DR. KLEIN: I thin the problem, as I see it, is that the patients are being taken care of by probably physicians who are really experts in lung disease, but probably have no biochemical expertise, I might say, than I do.
So, sending them data and western blots is not going to be helpful, unless you can interpret those data for them. I would, again, stress a cautious interpretation from what we have heard today.

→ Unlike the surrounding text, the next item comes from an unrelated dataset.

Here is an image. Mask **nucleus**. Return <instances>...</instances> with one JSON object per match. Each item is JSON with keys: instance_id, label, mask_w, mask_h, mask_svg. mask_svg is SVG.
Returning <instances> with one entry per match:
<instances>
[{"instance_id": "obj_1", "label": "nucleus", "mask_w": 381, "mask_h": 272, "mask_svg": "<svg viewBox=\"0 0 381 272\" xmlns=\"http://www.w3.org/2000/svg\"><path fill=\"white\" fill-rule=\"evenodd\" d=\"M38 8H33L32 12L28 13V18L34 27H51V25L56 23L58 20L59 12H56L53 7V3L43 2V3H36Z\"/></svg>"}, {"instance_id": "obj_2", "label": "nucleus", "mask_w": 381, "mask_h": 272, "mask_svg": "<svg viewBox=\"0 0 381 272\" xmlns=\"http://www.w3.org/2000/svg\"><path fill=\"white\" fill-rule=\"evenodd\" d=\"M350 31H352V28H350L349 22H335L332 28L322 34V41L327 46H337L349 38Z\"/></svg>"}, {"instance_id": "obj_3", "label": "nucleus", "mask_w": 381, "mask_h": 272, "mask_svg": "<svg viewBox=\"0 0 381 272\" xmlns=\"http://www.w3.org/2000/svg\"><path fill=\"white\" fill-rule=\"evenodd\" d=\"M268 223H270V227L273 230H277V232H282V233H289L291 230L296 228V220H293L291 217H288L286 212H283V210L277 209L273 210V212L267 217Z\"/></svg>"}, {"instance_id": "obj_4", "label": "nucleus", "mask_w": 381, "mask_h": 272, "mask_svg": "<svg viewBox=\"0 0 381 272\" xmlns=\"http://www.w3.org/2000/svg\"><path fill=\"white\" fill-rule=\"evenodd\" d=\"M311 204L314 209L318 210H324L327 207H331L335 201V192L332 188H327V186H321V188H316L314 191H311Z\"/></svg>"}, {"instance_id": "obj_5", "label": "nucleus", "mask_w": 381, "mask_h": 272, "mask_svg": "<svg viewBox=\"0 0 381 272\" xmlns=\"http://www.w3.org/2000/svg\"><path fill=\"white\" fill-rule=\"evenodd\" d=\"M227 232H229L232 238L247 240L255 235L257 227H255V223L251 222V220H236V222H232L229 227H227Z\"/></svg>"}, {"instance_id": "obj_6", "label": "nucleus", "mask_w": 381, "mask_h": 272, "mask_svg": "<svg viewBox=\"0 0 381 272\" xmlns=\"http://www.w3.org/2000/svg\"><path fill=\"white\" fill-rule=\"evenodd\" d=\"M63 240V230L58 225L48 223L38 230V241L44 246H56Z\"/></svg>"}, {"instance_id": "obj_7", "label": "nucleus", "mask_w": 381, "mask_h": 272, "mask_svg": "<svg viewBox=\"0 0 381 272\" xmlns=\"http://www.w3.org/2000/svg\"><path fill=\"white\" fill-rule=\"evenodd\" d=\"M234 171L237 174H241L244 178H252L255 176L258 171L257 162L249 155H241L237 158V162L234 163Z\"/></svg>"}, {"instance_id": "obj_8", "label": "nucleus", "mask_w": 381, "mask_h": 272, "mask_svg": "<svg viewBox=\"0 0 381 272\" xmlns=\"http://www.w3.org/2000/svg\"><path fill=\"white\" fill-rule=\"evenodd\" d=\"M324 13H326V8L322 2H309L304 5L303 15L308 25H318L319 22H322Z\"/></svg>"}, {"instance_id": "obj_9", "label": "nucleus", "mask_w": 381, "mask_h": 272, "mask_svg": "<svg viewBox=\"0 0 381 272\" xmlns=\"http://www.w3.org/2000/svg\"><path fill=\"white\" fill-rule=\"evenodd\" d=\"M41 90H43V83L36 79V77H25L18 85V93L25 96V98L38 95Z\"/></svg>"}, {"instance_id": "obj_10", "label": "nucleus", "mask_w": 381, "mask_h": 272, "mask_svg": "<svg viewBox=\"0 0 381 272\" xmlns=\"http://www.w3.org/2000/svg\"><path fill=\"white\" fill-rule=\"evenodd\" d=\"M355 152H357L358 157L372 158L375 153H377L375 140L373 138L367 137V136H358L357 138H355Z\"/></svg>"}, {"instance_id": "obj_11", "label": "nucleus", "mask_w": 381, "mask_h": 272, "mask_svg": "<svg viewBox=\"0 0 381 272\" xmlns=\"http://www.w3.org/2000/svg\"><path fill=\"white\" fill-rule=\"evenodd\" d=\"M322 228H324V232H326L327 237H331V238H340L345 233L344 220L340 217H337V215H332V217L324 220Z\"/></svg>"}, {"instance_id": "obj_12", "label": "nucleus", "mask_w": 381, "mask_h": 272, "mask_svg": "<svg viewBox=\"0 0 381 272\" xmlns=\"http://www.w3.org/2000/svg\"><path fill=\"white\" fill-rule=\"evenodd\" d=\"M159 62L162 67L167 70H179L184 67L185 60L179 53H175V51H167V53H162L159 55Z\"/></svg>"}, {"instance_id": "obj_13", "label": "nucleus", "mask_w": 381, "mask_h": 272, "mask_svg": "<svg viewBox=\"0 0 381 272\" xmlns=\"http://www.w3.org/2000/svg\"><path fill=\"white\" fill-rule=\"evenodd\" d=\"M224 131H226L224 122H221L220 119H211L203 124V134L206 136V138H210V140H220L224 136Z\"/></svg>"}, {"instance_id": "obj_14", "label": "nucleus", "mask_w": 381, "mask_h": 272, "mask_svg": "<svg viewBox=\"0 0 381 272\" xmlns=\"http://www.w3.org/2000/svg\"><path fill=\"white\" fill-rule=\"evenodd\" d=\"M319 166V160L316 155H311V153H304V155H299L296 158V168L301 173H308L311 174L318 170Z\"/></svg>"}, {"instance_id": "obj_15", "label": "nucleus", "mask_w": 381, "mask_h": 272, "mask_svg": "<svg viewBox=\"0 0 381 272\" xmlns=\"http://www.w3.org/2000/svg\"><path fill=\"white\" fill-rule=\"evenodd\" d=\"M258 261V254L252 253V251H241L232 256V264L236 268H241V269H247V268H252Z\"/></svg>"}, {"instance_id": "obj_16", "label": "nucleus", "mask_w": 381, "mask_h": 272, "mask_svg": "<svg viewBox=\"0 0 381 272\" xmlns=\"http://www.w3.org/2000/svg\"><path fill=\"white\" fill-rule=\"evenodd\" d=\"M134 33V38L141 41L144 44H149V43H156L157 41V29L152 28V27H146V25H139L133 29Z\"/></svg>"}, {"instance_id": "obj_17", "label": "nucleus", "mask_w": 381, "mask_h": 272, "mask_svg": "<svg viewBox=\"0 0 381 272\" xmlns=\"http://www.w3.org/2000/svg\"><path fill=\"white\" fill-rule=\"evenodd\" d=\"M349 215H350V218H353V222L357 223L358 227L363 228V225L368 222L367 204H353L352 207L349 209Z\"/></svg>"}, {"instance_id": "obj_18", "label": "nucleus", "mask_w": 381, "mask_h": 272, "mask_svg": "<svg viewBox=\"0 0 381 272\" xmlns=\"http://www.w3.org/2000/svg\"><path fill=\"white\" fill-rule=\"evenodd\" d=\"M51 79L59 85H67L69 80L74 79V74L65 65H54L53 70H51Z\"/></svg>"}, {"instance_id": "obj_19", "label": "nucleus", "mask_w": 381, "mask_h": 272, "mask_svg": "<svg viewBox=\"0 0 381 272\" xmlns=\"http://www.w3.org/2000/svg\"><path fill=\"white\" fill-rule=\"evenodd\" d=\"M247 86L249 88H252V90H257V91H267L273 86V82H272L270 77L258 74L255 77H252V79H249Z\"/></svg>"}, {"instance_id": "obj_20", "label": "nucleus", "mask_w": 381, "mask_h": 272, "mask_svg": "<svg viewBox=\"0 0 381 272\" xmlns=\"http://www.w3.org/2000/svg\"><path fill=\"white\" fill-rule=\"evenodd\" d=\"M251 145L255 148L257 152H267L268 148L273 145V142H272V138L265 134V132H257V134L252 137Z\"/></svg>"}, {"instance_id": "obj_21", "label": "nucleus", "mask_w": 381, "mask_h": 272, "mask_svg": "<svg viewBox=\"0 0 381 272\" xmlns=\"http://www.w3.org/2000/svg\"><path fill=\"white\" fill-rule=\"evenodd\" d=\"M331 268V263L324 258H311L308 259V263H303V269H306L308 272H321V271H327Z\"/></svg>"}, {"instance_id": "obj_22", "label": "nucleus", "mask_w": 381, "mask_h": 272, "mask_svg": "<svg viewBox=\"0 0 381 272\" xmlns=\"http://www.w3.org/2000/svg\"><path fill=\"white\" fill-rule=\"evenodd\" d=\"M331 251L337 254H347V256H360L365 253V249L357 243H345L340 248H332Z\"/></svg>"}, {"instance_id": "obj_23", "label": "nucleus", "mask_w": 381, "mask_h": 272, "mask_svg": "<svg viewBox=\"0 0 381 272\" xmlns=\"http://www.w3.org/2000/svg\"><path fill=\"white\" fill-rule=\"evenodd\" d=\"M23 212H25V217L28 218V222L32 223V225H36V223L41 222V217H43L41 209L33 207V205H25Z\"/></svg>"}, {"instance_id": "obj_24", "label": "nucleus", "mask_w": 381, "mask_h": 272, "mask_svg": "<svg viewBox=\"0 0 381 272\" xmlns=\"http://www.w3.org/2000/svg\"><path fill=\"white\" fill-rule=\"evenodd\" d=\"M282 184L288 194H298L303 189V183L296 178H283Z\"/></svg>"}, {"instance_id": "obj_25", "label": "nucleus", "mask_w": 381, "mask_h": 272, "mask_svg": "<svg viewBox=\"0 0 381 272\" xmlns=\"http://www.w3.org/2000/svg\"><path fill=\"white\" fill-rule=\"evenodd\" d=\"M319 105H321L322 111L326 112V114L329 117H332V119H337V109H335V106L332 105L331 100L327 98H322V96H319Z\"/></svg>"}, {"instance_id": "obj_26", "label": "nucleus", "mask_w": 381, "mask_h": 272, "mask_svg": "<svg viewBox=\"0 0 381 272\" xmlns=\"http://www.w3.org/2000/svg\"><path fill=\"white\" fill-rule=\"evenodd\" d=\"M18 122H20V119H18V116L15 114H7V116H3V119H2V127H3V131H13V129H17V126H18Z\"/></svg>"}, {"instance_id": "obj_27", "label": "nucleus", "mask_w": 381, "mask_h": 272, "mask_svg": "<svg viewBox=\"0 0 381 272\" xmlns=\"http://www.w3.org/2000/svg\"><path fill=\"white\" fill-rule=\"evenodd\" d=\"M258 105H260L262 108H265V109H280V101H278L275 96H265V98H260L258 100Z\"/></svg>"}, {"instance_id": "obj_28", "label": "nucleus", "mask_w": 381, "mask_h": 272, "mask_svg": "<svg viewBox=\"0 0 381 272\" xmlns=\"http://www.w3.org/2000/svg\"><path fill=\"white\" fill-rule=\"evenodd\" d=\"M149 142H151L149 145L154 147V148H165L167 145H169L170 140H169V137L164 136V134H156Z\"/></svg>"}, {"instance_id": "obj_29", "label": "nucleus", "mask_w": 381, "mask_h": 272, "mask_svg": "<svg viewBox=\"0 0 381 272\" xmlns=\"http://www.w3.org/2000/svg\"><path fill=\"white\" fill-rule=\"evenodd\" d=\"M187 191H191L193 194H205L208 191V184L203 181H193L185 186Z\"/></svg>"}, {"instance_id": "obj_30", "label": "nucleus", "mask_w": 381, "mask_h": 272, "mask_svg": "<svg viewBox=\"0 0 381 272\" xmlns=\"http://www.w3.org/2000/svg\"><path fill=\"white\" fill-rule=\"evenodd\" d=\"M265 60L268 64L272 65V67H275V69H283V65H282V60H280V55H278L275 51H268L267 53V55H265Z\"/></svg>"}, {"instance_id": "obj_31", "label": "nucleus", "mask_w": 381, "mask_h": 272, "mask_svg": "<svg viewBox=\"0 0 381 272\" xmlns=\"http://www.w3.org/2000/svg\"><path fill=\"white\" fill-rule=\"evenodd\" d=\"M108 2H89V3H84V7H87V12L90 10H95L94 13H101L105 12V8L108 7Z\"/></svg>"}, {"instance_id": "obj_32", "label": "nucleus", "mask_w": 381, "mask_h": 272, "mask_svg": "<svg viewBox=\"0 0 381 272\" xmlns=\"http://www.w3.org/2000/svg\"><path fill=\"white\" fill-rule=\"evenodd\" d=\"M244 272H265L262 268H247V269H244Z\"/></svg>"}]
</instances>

DR. DI MICHELE: I agree. It is a little bit of a difficult issue, and that is exactly what I would think that you might be able to send out, is something like, look, this is an issue that we are grappling with. We don't know if it is an issue. We would like you, the care takers in the community, to help us by, number one, thinking about potential adverse events and, number two, reporting them in such a way that they are interpretable.
For instance, you might want to give age and sex and, God forbid, IGA status and a few other things like that, that might help both industry and the FDA really begin to get a handle on exactly -- well, on this issue, and just to put this issue to rest. I don't see anything wrong with that, without causing major alarm in the community.
DR. SNIDER: I think a voluntary reporting system of health effects will not work. There has to be a system that is prospective, that is carefully designed, and preferably is used by the three companies.
That probably can't be physician based, but nurse or IV therapist based, because these people are getting weekly infusions, and with the development of such techniques, I think we would be much further ahead than we are now.
DR. DI MICHELE: If I can just say, I absolutely agree with you, and I think what was just asked was an interim measure while everything is getting started. Otherwise, I couldn't agree with you more.
DR. ALLEN: I am going to call this session closed. I want to thank everybody, all of the temporary and permanent committee members and the guests.
I think Donna and I both have enjoyed working with you over the last two days. Some of you will be leaving the committee and, again, thanks very much, and I look forward to working with you in the future in some other capacity.